In un contesto di cambiamenti rapidi, incertezza economica e frammentazione geopolitica, per molte piccole e medie imprese la twin transition rappresenta una sfida cruciale per rimanere competitive sui mercati. Spinte da necessità contingenti (come il mantenimento dell’operatività nel periodo pandemico o il contenimento dei costi durante la crisi energetica), dagli avanzamenti tecnologici e dall’evoluzione normativa, le PMI italiane hanno iniziato ad affacciarsi a questo nuovo paradigma, ma il tempo della maturità non è ancora giunto.

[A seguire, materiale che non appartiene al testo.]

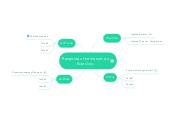 Mind map: Respostas Hormonais aoEcercício.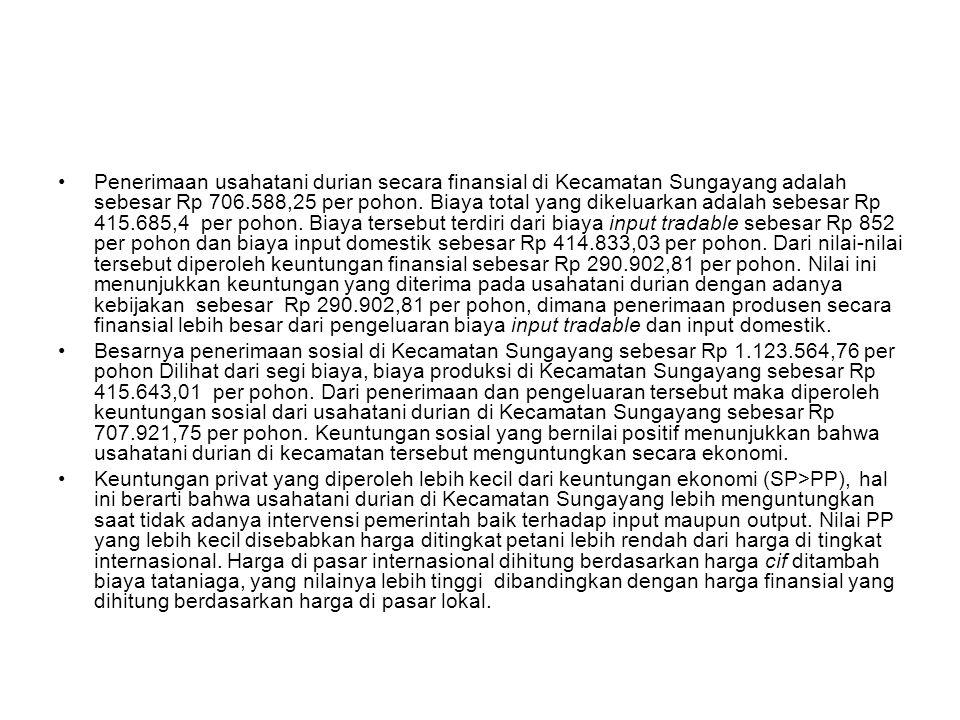 Penerimaan usahatani durian secara finansial di Kecamatan Sungayang adalah sebesar Rp 706.588,25 per pohon. Biaya total yang dikeluarkan adalah sebesa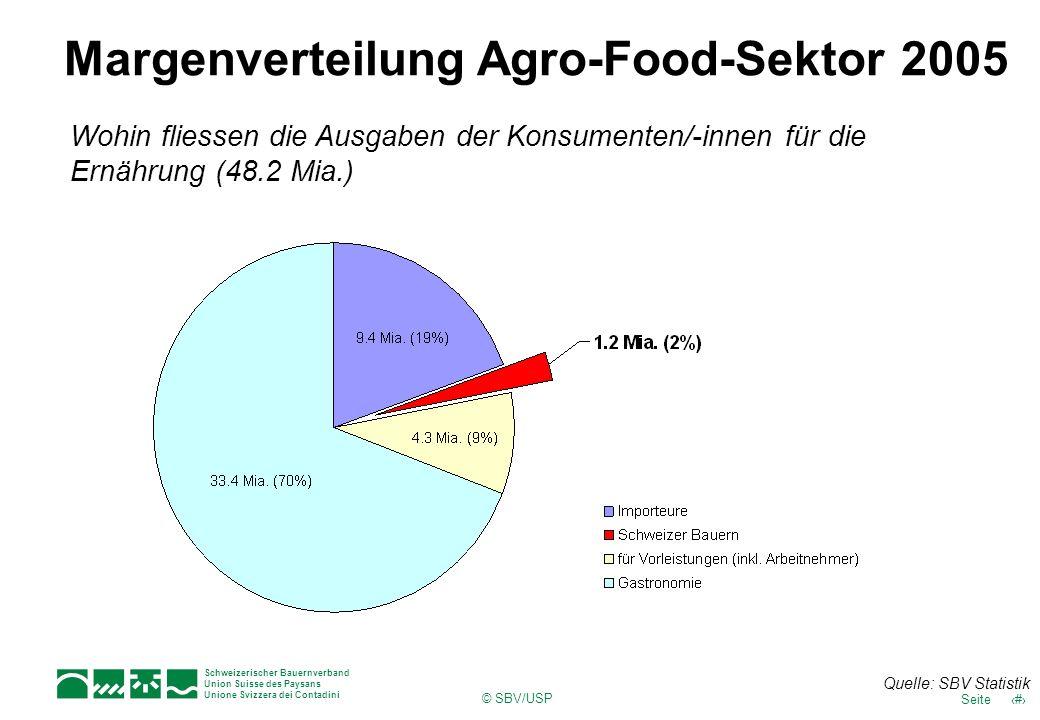 Schweizerischer Bauernverband Union Suisse des Paysans Unione Svizzera dei Contadini © SBV/USP 7Seite Marktstrukturen In der Schweiz gibt es im Agro-Food Sektor eine typische X-Struktur: es gibt viele Produzenten und viele Konsumenten, bei der Verarbeitung und beim Handel gibt es jedoch nur wenige und eine Konzentrierung findet immer noch statt.
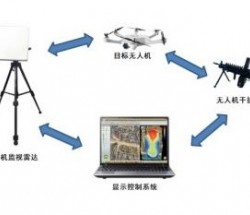 反制無人機 無人機雷達智能管控系統 誘捕無人機 迫降無人機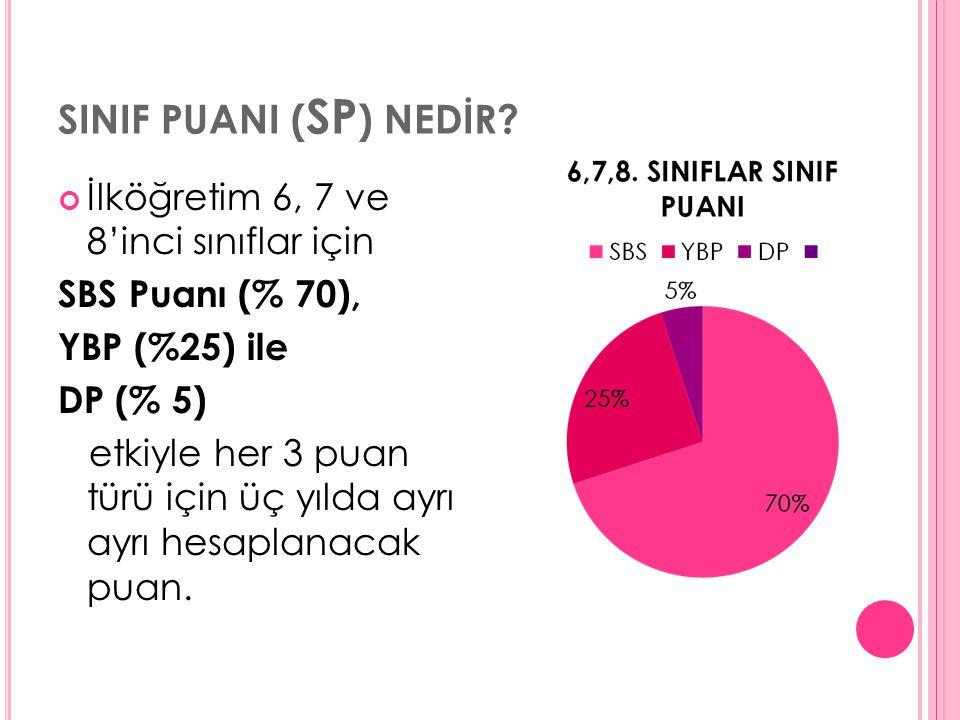 SINIF PUANI ( SP ) NEDİR? İlköğretim 6, 7 ve 8'inci sınıflar için SBS Puanı (% 70), YBP (%25) ile DP (% 5) etkiyle her 3 puan türü için üç yılda ayrı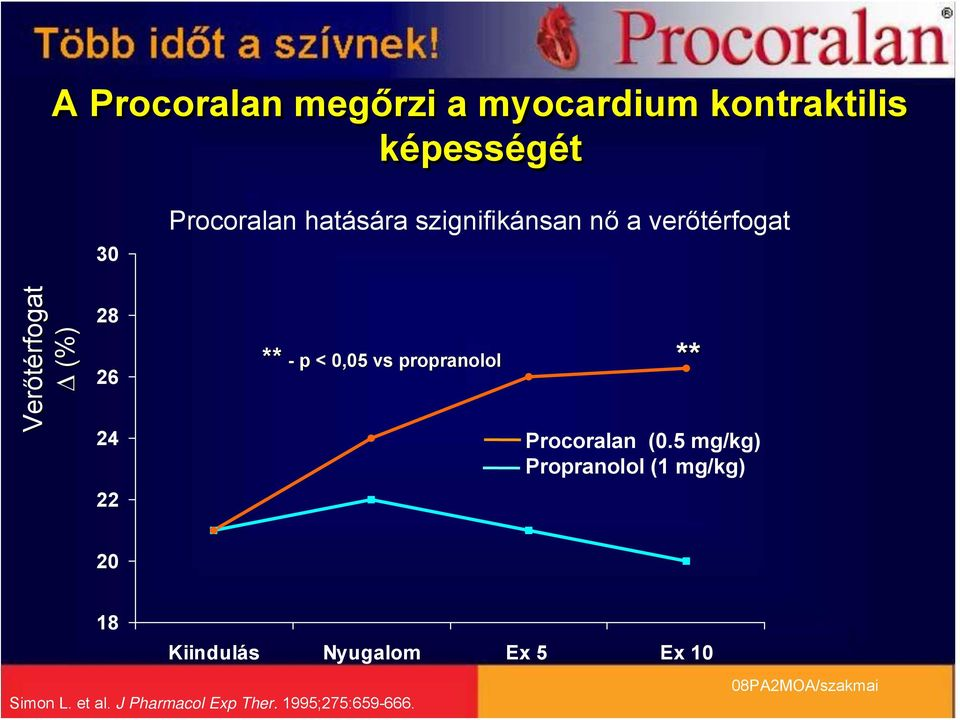 0,05 vs propranolol ** Procoralan (0.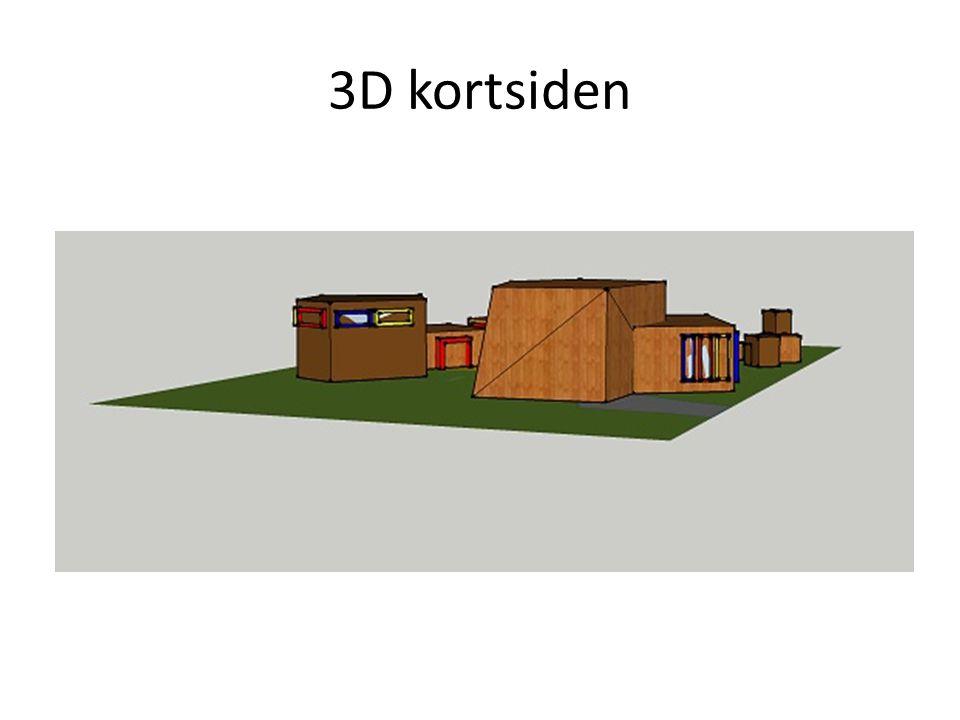 3D kortsiden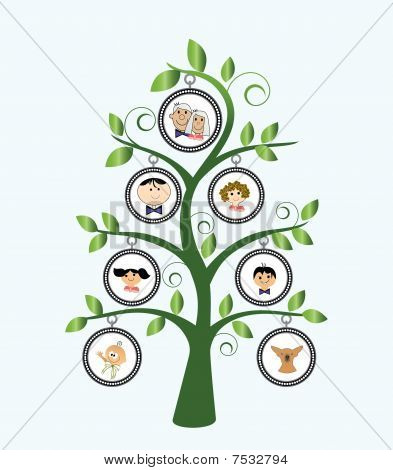 Cartoon Family Tree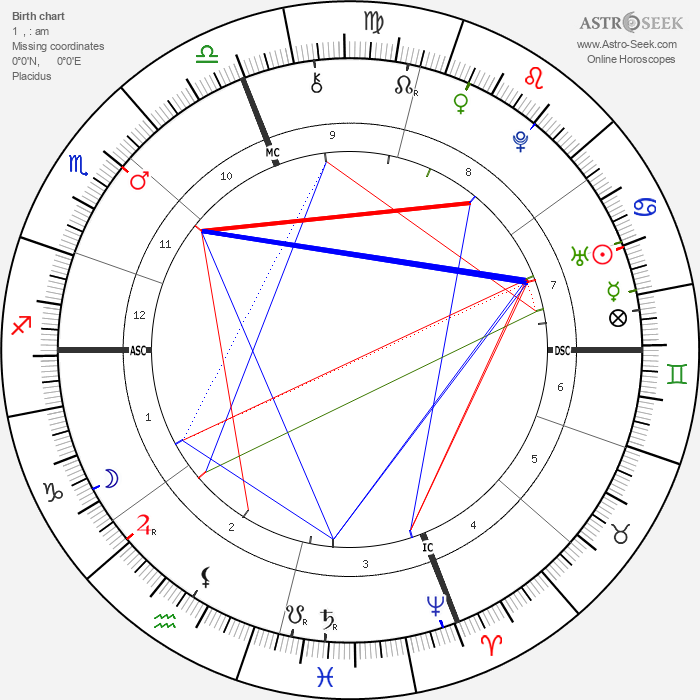 Peter Faneuil - Astrology Natal Birth Chart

La mancanza di competenze adeguate
Per le piccole e medie imprese, uno dei principali ostacoli alla trasformazione è la mancanza di competenze adeguate: secondo i dati dell’Osservatorio Innovazione Digitale nelle PMI del Politecnico di Milano, oltre un terzo delle PMI italiane considera tale carenza la principale barriera alla digitalizzazione della propria impresa e una percentuale analoga spiega così la mancata attenzione della propria azienda nei confronti di obiettivi di sostenibilità ambientale.
Si tratta di un problema che si inserisce in un tema più ampio. La twin transition porta con sé la necessità di competenze nuove, di natura sia tecnica sia trasversale, e una crescente domanda per profili in grado di integrare queste due tipologie di competenze. Questa evoluzione ha generato una forte discrepanza tra l’offerta di competenze presenti sul mercato del lavoro e la domanda da parte delle aziende. Ad amplificare questo fenomeno, si aggiunge la difficoltà delle piccole e medie imprese di attrarre nuove risorse – in particolare, i giovani – e di mantenere quelle presenti, in particolar modo, i giovani.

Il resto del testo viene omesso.